The fingers of his left hand, unaffected by the stroke, still find every note with utter assurance.
But a certain snap is missing. His bow hand can no longer react to the vibrations pulsing through it.
Instead of mastering the music — as he did in concert halls across the country in a brilliant career — he is guessing at it, albeit very well.
And he knows it.
Once, Mr. Komar aspired to play like Jascha Heifetz and came closer than many. The career musician worked at top venues for more than 55 years, including Broadway and Radio City Music Hall for the likes of Frank Sinatra, Luciano Pavarotti and Sammy Davis Jr. The stroke ended his career 10 years ago but did not kill the humor that defined him as much as his music.
Mr. Komar died Sept. 14 at Hospice House Woodside of a blood disorder. He was 91.
He grew up in New York and learned to play on a violin made by his father, an Austrian immigrant. He soared quickly, landing a job in the orchestra pit for the 1945 opening of Carousel. He was 25.

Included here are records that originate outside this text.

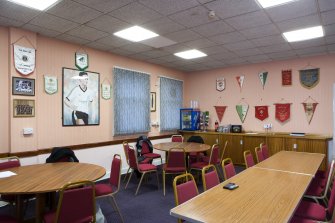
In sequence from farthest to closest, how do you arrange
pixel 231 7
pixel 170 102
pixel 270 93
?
pixel 170 102 < pixel 270 93 < pixel 231 7

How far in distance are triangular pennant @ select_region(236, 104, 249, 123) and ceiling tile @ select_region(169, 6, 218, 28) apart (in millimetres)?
3570

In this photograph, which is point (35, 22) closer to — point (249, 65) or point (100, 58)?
point (100, 58)

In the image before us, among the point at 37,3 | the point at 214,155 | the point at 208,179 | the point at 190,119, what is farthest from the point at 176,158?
the point at 190,119

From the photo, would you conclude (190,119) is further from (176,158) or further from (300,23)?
(300,23)

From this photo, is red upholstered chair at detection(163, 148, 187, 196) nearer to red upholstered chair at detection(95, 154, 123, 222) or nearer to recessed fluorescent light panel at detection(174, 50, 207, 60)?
red upholstered chair at detection(95, 154, 123, 222)

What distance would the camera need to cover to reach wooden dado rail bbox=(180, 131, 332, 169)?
503 cm

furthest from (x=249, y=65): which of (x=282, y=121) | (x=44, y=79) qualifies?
(x=44, y=79)

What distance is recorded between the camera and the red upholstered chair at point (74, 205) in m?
1.90

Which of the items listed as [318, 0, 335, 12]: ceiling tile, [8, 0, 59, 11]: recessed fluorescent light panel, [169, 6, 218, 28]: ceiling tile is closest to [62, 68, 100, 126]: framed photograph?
[8, 0, 59, 11]: recessed fluorescent light panel

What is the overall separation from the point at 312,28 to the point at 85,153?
186 inches

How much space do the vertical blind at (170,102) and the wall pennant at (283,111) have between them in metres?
2.83

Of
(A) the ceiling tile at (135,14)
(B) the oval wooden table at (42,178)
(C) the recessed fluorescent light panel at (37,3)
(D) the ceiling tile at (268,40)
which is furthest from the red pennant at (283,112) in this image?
(C) the recessed fluorescent light panel at (37,3)

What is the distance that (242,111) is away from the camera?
6.51 m

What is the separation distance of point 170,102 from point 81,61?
3.00 m
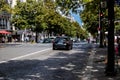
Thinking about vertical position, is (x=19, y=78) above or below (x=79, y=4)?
below

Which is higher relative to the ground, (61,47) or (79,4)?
(79,4)

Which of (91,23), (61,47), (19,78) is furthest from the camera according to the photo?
(91,23)

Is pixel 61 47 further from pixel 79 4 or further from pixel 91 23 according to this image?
pixel 91 23

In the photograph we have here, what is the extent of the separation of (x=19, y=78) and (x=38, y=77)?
76 cm

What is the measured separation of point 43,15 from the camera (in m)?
92.1

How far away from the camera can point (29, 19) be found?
3558 inches

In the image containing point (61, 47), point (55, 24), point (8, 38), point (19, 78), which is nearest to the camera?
point (19, 78)

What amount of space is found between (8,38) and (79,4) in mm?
73978

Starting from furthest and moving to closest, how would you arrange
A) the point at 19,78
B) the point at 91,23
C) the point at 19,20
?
the point at 19,20
the point at 91,23
the point at 19,78

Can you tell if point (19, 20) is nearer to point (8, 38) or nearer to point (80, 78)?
point (8, 38)

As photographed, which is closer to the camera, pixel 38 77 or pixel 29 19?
pixel 38 77

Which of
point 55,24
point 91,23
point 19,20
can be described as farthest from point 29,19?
point 91,23

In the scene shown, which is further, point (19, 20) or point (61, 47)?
point (19, 20)

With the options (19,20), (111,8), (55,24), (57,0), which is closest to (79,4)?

That same year he married Helen Sobko, a budding professional animator who would draw Popeye cartoons. Over the next 50 years, he played at the Diamond Horseshoe nightclub; other Broadway shows including Hello, Dolly; a five-year run with the American Symphony Orchestra; and his mainstay, a 28-year engagement with Radio City Music Hall.
He squirreled himself in empty rooms to find places to practice between four daily shows at Radio City, and was once surprised by Cary Grant and Sophia Loren, who were touring the hall.
He took time off to play with the Boston Pops under Arthur Fiedler and in outdoor concerts. He used a Gagliano violin made in 1751. Around the house he played Ave Maria and romantic waltzes.
For the last 15 years of his career, Mr. Komar played for the Long Island Philharmonic.
He was still playing at age 81 when he suffered a stroke in 2001. Unable to speak or use the right side of his body, he began a slow march back.
The Komars moved to Seminole in 2002. He strengthened his fingers by typing. He returned to practicing the violin in less than a year, and got enough of his old ability back to impress his neighbors at the Mission Oaks condominium complex.
"People would say, 'Sounds good to me,' " said Cathy Outlaw, his daughter, 55. "But he wasn't at his best, and he knew it."
After a couple of attempts at performing with other retired musicians at his complex, Mr. Komar limited his playing to inside the walls of his condo. He continued to play there for the rest of his life, using the violin his father had made.